GOAL OF THE EXERCISE:
Your answer must consist solely of the line containing "Stained with either Field's or Giemsa. Thin" and all subsequent lines through the end of the entries, reproduced exactly.

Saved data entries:

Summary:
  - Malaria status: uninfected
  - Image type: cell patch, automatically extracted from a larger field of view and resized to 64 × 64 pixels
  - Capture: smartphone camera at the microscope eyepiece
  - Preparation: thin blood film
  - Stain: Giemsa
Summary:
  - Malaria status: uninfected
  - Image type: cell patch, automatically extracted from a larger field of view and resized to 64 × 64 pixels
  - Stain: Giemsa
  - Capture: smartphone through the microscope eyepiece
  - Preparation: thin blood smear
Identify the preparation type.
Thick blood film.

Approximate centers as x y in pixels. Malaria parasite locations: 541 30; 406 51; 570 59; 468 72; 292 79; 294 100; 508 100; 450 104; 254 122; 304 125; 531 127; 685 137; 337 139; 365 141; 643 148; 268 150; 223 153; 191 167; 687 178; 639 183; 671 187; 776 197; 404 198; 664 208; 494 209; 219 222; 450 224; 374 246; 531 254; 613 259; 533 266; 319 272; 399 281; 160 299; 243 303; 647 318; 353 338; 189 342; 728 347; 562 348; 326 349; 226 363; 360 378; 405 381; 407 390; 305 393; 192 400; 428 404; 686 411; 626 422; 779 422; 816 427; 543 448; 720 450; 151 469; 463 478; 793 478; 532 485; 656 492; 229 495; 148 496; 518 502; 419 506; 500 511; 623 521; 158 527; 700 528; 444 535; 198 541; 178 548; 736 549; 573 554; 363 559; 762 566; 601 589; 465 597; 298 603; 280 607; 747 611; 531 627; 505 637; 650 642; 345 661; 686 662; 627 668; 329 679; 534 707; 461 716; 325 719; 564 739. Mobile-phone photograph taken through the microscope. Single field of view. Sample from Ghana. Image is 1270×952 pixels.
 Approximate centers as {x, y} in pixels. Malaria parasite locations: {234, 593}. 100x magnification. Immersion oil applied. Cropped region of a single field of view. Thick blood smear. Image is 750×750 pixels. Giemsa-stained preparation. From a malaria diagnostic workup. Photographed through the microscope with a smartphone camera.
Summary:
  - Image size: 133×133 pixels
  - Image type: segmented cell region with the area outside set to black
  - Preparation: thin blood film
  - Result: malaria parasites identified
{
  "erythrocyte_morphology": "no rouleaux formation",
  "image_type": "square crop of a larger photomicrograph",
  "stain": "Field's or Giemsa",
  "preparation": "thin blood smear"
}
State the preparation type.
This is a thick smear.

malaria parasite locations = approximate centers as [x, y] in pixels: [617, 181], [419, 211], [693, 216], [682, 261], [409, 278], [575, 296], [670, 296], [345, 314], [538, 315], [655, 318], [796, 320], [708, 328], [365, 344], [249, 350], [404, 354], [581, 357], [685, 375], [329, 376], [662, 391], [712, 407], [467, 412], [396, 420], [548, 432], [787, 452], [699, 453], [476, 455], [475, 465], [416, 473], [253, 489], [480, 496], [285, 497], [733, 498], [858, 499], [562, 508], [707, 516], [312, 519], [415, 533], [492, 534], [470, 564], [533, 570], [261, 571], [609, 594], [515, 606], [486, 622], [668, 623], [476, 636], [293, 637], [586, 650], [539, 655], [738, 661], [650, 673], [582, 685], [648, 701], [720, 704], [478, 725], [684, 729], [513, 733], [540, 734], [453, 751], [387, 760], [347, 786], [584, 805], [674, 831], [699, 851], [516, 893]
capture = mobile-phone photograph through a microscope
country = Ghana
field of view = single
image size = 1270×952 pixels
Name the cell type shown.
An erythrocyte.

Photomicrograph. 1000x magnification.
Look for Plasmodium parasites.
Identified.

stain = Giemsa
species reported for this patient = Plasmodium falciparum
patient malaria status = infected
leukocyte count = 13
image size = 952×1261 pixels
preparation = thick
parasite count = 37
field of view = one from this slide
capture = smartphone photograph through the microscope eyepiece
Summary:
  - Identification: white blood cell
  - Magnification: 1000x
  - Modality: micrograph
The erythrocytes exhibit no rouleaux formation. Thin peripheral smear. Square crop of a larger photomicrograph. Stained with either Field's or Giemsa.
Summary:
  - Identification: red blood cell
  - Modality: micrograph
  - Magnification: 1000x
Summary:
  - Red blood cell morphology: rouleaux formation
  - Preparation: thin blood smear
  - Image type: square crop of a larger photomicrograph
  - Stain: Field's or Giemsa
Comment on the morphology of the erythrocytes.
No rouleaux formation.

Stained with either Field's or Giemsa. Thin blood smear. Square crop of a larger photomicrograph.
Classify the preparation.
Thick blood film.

TASK RESPONSE:
Stained with either Field's or Giemsa. Thin blood smear. Square crop of a larger photomicrograph.
Classify the preparation.
Thick blood film.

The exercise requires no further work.